Being Real

Being Real
Being Real

“He didn't mind how he looked to other people, because the nursery magic had made him Real, and when you are Real shabbiness doesn't matter.”- Margery Williams, The Velveteen Rabbit

I recently grabbed breakfast with a friend and who's working in her first corporate job.  She loves the pace of her new world and is largely happy with her experience.  However, she is startled to see how some of her colleagues are still "so high school-ish."

Intrigued, I asked her to explain what she specifically meant by "high school-ish."  She elaborated...

"Remember in High School how important it was to blend in with your friends - when you dressed in the same types of clothes, listened to the same music, and held the same opinions?  The BIGGEST thing in school was being accepted, NOT being real.  Work culture is kind of like that. Everyone is still posing and trying to fit in."

Indeed.

I wished I could have waived off her observation and explained how her company in particular or people in general mostly knew how to be authentic, but I don't think that's true.  There is no corporate equivalent to the "nursery magic" the Velveteen Rabbit experienced.  Nothing in our offices teaches us to become real and accepting of our shabbiness.
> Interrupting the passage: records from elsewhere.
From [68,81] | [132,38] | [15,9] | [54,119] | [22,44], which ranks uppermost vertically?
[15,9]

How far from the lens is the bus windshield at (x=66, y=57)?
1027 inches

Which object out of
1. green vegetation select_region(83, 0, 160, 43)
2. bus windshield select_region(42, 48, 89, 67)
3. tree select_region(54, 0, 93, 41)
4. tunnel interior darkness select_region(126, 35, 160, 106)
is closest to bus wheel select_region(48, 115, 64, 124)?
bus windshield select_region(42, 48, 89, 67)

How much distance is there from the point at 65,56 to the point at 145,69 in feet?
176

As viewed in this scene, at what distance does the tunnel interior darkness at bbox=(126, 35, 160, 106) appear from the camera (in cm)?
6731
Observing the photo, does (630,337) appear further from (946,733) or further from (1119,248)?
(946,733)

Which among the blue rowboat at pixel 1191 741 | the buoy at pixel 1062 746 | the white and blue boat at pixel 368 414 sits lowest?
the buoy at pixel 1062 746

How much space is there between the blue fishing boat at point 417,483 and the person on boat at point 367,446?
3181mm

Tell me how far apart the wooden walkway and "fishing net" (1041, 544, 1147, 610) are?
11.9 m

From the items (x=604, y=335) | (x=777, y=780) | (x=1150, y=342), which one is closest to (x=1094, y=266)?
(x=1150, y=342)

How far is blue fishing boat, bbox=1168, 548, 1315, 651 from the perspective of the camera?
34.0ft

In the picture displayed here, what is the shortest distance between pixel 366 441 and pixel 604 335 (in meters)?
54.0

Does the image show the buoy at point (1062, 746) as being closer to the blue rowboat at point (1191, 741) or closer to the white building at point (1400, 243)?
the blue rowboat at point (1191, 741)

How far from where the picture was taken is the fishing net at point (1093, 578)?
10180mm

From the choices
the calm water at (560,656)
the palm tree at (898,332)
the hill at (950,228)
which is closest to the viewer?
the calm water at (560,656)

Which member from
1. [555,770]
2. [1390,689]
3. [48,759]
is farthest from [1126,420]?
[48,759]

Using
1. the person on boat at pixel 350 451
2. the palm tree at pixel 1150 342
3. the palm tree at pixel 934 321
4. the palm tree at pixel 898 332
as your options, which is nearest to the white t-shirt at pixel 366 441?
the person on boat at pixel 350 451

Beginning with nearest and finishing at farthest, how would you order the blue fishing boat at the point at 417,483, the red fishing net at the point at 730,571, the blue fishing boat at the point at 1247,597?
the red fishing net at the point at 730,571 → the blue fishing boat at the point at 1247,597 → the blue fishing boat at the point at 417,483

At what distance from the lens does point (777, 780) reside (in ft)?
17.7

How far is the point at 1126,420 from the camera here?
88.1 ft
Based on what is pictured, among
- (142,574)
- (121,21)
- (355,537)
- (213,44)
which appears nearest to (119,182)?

And yet, our ability to contribute to an organization is rooted in whether or not we are comfortable in our skin.  Our voices are stifled and our creativity is hampered if we constantly look to others for approval. When we bring something other than our authentic selves, we bring something less than ourselves.

How do you stay out of the posing trap and get comfortable with your "shabbiness"?  What's the best route to being real?  Many paths may get you there, but I focus on two specific steps - one step to "stop doing" and one step to "start doing."

Step One - Stop Comparing

Why does she have a better job title? When am I going to get the same recognition he gets? Why do they get included in the meeting/event/discussion? Who has more responsibility on the project? Why is she craftier than I? How come they have well-behaved kids? Why can't I ever lose those extra pounds the way he has?

Who hasn't thought these (or similar) thoughts?  As Mark Twain says, "comparison is the death of joy." Until we destroy the habit of defining a pecking order and paying attention to our place on the list, we invite dissatisfaction.  When we compare, inevitably we try to make ourselves into something we're not. When that happens, we don't become MORE real, but less. To be our authentic selves, we've got to stop playing the comparison game.

Step Two - Start Acting As If "Shabbiness" Is OK

If you want to be truly authentic and real, start by "acting as if" you're comfortable regardless of the environment or situation.  Have a reckless dedication to being vulnerable and honest about your strengths and weaknesses.  Eventually this won't be an act.  Ignore the irony of "acting" in order to be "real"; the concepts aren't incompatible.  (See any Twelve-step program.) The discipline of being transparent and vulnerable takes practice.  Act as if you're ok with yourself until you really ARE OK with yourself, shabbiness and all.

Eventually, we all can really graduate from High School.